> _Input for this task_
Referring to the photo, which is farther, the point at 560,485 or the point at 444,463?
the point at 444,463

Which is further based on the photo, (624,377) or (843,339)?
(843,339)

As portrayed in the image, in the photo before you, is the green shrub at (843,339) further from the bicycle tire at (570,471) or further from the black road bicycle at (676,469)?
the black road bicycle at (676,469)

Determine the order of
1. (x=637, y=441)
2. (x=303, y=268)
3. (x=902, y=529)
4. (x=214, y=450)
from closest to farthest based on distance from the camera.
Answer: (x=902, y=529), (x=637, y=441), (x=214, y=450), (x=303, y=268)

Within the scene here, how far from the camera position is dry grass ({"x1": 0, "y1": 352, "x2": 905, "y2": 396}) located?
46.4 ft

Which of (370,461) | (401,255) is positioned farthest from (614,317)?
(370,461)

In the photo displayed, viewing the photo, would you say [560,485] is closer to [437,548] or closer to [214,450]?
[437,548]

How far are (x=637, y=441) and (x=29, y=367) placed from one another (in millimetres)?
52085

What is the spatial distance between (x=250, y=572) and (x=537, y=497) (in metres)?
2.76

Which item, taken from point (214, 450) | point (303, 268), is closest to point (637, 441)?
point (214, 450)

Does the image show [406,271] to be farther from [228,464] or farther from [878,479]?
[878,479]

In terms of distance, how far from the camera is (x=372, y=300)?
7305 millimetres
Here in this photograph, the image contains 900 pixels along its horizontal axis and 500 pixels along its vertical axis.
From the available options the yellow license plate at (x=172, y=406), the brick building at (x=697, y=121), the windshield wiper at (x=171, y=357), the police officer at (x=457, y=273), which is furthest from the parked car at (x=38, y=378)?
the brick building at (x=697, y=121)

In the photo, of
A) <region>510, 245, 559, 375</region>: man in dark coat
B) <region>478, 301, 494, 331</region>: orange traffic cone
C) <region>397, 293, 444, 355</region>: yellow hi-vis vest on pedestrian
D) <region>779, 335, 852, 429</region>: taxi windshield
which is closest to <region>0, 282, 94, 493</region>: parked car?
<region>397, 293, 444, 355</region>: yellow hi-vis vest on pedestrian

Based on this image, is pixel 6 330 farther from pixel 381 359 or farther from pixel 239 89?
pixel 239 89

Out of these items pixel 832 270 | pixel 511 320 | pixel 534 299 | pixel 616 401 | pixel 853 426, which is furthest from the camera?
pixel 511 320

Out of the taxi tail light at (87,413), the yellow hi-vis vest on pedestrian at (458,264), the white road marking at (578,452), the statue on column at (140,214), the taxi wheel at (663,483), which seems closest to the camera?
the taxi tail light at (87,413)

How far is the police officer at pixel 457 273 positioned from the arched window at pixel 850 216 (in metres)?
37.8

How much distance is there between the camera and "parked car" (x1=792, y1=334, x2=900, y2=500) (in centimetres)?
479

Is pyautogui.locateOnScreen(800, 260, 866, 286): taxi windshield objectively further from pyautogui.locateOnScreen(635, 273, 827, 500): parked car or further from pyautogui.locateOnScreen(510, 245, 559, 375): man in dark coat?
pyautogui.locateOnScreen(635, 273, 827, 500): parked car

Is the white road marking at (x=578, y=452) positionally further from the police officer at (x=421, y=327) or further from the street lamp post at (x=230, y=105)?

> _What to do_
Put everything from the start of the data down to the line containing "y=450), (x=303, y=268)" into a Markdown table, skipping blank lines. Use two columns: Row for the row number and Text for the line.

> _Result_
| Row | Text |
|---|---|
| 1 | Referring to the photo, which is farther, the point at 560,485 or the point at 444,463? |
| 2 | the point at 444,463 |
| 3 | Which is further based on the photo, (624,377) or (843,339)? |
| 4 | (843,339) |
| 5 | As portrayed in the image, in the photo before you, is the green shrub at (843,339) further from the bicycle tire at (570,471) or further from the black road bicycle at (676,469)? |
| 6 | the black road bicycle at (676,469) |
| 7 | Determine the order of |
| 8 | 1. (x=637, y=441) |
| 9 | 2. (x=303, y=268) |
| 10 | 3. (x=902, y=529) |
| 11 | 4. (x=214, y=450) |
| 12 | from closest to farthest based on distance from the camera. |
| 13 | Answer: (x=902, y=529), (x=637, y=441), (x=214, y=450), (x=303, y=268) |